Desde los polvorientos desvanes de mi memoria a veces pugnan por salir recuerdos de mi primer trabajo, cuando todavía la edad podía escribirse con el uno en primer lugar y en el segundo no pasaba del dos. Me refiero a la pela del lúpulo, que allá en la década de los sesenta era labor manual, artesanal casi, podría decirse.
Inolvidable fue esa experiencia en los predios de la Campaza, un lugar a orillas del Órbigo que, sin pretenderlo, tenía el melancólico aire de un decadente jardín de inspiración romántica, propiedad que lo fue de la Fundación Sierra Pambley, aquella de la Institución Libre de Enseñanza. Ciertamente las inmediaciones de aquellas fincas de lúpulo tenían algo que las hacía singulares, aunque hace tanto tiempo que quizá la cabeza por su cuenta se ha complacido en mitificar.
::::
### PROBLEMAS A RESOLVER
1 - Imprime del fragmento sobre la pela del lúpulo el pasaje de "Inolvidable fue esa" a "complacido en mitificar.".
2 - Enumera todos los nombres propios que aparecen en el fragmento sobre la pela del lúpulo.
3 - Responde, según el fragmento sobre la pela del lúpulo:
(a) ¿En qué consistió el primer trabajo que se recuerda?
(b) ¿A orillas de qué río se encontraba la Campaza?
(c) ¿De qué fundación fue propiedad la Campaza?

### DATOS DEL EJERCICIO
::::
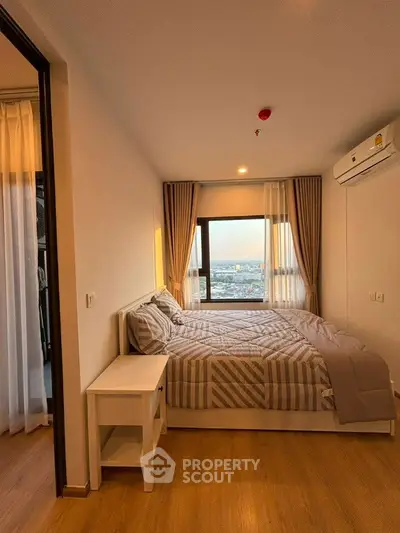 Cozy bedroom with city view and modern decor in high-rise apartment.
::::
### SOLUCIONES DEL EJERCICIO
1 -
Inolvidable fue esa experiencia en los predios de la Campaza, un lugar a orillas del Órbigo que, sin pretenderlo, tenía el melancólico aire de un decadente jardín de inspiración romántica, propiedad que lo fue de la Fundación Sierra Pambley, aquella de la Institución Libre de Enseñanza. Ciertamente las inmediaciones de aquellas fincas de lúpulo tenían algo que las hacía singulares, aunque hace tanto tiempo que quizá la cabeza por su cuenta se ha complacido en mitificar.

2 -
Campaza
Órbigo
Fundación Sierra Pambley
Institución Libre de Enseñanza

3 -
(a) En la pela del lúpulo.
(b) Del Órbigo.
(c) De la Fundación Sierra Pambley.